Tâches à réaliser.
a: Recopiez le passage du texte sur les robots tueurs commençant par « Certains systèmes d’armes » et se terminant par « qu’un opérateur humain. ».
b: D'après le texte sur les robots tueurs, combien de pays ont voté en faveur de la résolution de l'Assemblée générale le 22 décembre 2023 ?
c: Rédigez la suite du texte sur les robots tueurs à partir de sa dernière phrase.

Les pays qui ont approuvé la toute première résolution de l’Assemblée générale des Nations Unies sur les « robots tueurs » devraient promouvoir les négociations sur un nouveau traité international visant à interdire et réglementer ces armes, a déclaré aujourd’hui Human Rights Watch. Les systèmes d’armes autonomes sélectionnent des cibles et exercent la force contre celles-ci en fonction de capteurs plutôt que sur la base d’interventions humaines.
Le 22 décembre 2023, 152 pays ont voté en faveur de la résolution de l’Assemblée générale sur les dangers des systèmes d’armes autonomes, tandis que 4 pays ont voté contre, et 11 pays se sont abstenus. La Résolution 78/241 de l’Assemblée générale reconnaît les « enjeux de taille et les vives inquiétudes que soulève […] l’utilisation de nouvelles applications technologiques dans le domaine militaire, y compris celles liées à l’intelligence artificielle et à l’autonomie des systèmes d’armes ».
« La résolution de l’Assemblée générale sur les systèmes d’armes autonomes souligne l’urgente nécessité pour la communauté internationale de faire face aux dangers que représente la suppression du contrôle humain dans le recours à la force », a prévenu Mary Wareham, directrice du plaidoyer auprès de la division Armes de Human Rights Watch. « Le large soutien dont bénéficie cette résolution démontre que les gouvernements sont prêts à agir et qu’ils devraient négocier dans les meilleurs délais un nouveau traité international. »
Certains systèmes d’armes autonomes existent depuis des années, mais les types, la durée de fonctionnement, la portée géographique et l’environnement dans lesquels ils fonctionnent sont limités. Cependant, les progrès technologiques stimulent le développement de systèmes d’armes autonomes sans contrôle humain significatif, déléguant des décisions de vie ou de mort à des machines, qui détermineraient où, quand ou contre quels adversaires elles seront utilisées, plutôt qu’un opérateur humain.
La résolution demande au Secrétaire général de l’ONU, António Guterres, de recueillir l’avis des pays et autres parties prenantes sur les moyens de répondre aux défis et aux préoccupations soulevés par les systèmes d’armes autonomes « d’un point de vue humanitaire, juridique, sécuritaire, technologique et éthique », et de refléter ces points de vue dans un rapport présenté à l’Assemblée générale d’ici septembre 2024.
La résolution prévoit également l’inscription d’un point à l’ordre du jour provisoire de l’Assemblée générale des Nations Unies en 2024, intitulé « Systèmes d’armes létaux autonomes », offrant ainsi une plate-forme de discussions aux États qui souhaitent poursuivre leurs actions en vue de répondre à ce problème. L’Assemblée générale est un forum inclusif et accessible auquel tout État membre de l’ONU peut contribuer. Relever le défi des robots tueurs sous ses auspices permettrait de mieux prendre en compte des préoccupations négligées dans les délibérations tenues jusqu’à présent, notamment les perspectives éthiques, le droit international des droits de l’homme, la prolifération et les impacts sur la sécurité mondiale et la stabilité régionale et internationale, y compris le risque d’une course aux armements et l’abaissement du seuil de déclenchement d’un conflit, a relevé Human Rights Watch.

Entrées répertoriées.
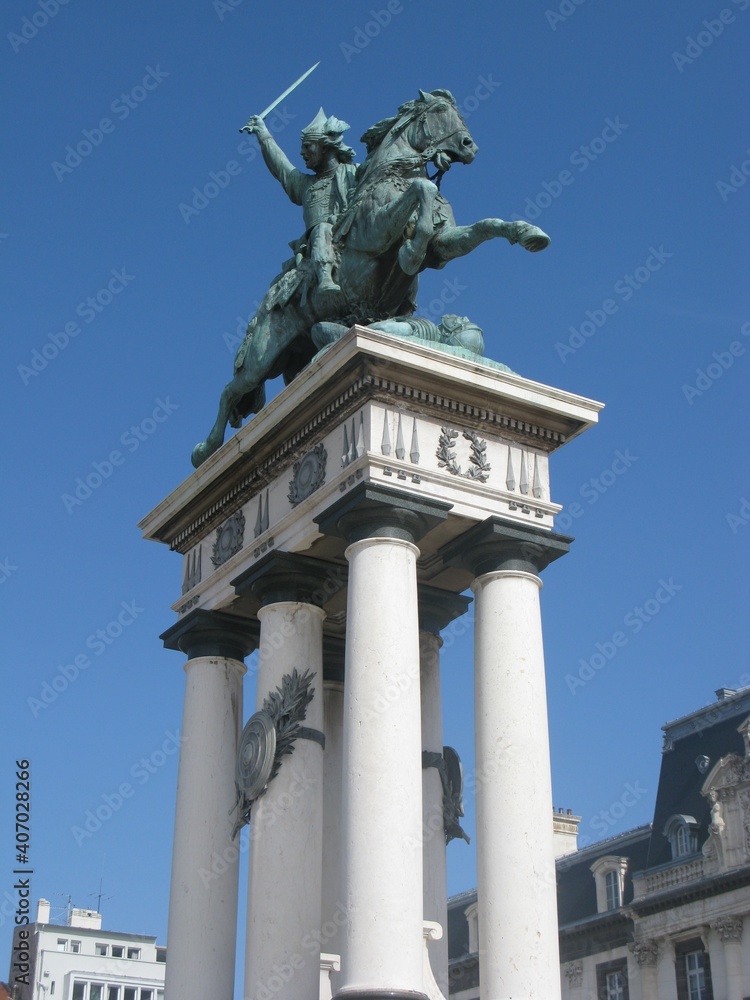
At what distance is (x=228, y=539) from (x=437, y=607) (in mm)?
3119

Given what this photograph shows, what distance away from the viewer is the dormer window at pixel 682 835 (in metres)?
53.7

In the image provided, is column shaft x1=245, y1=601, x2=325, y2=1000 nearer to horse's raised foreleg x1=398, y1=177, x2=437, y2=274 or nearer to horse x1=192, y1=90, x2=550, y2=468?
horse x1=192, y1=90, x2=550, y2=468

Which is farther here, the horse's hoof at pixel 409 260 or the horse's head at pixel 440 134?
the horse's head at pixel 440 134

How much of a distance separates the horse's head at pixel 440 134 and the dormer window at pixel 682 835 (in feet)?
114

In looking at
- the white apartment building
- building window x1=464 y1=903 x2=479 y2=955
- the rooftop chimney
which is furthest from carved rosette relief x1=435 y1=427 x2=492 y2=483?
the rooftop chimney

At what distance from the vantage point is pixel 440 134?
2366 cm

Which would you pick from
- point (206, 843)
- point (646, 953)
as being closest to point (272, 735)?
point (206, 843)

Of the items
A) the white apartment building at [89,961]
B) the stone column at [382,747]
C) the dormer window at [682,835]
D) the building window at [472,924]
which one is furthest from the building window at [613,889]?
the stone column at [382,747]

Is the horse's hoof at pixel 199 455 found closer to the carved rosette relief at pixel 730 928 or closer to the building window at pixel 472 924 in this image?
the carved rosette relief at pixel 730 928

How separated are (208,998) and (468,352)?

Réponses aux tâches.
a:
Certains systèmes d’armes autonomes existent depuis des années, mais les types, la durée de fonctionnement, la portée géographique et l’environnement dans lesquels ils fonctionnent sont limités. Cependant, les progrès technologiques stimulent le développement de systèmes d’armes autonomes sans contrôle humain significatif, déléguant des décisions de vie ou de mort à des machines, qui détermineraient où, quand ou contre quels adversaires elles seront utilisées, plutôt qu’un opérateur humain.

b: 152 pays ont voté en faveur de la résolution.

c:
Les pays ayant voté contre la résolution sont la Biélorussie, l’Inde, le Mali, le Niger et la Russie. Les abstentionnistes sont l’Arabie saoudite, la Chine, la Corée du Nord, les Émirats arabes unis l’Iran, Israël, la Syrie et la Turquie. Parmi ces États, la Chine, l’Inde, l’Iran, Israël et la Turquie ont investi massivement dans des applications militaires recourant à l’intelligence artificielle et aux technologies associées pour développer des systèmes d’armes autonomes aériens, terrestres et maritimes.
L’Autriche a présenté le projet de résolution, parrainé par 42 autres États, devant la Commission du désarmement de l’Assemblée générale de l’ONU ; lors d’un vote préliminaire le 1er novembre 2023, ce projet avait été approuvé par 164 voix pour, cinq voix contre et huit abstentions.
Plus de 100 pays considèrent qu’un nouveau traité sur les systèmes d’armes autonomes assorti d’interdictions et de restrictions est nécessaire, urgent et réalisable, et en 2023, de nombreux États et organisations internationales ont réitéré leur soutien à cet objectif.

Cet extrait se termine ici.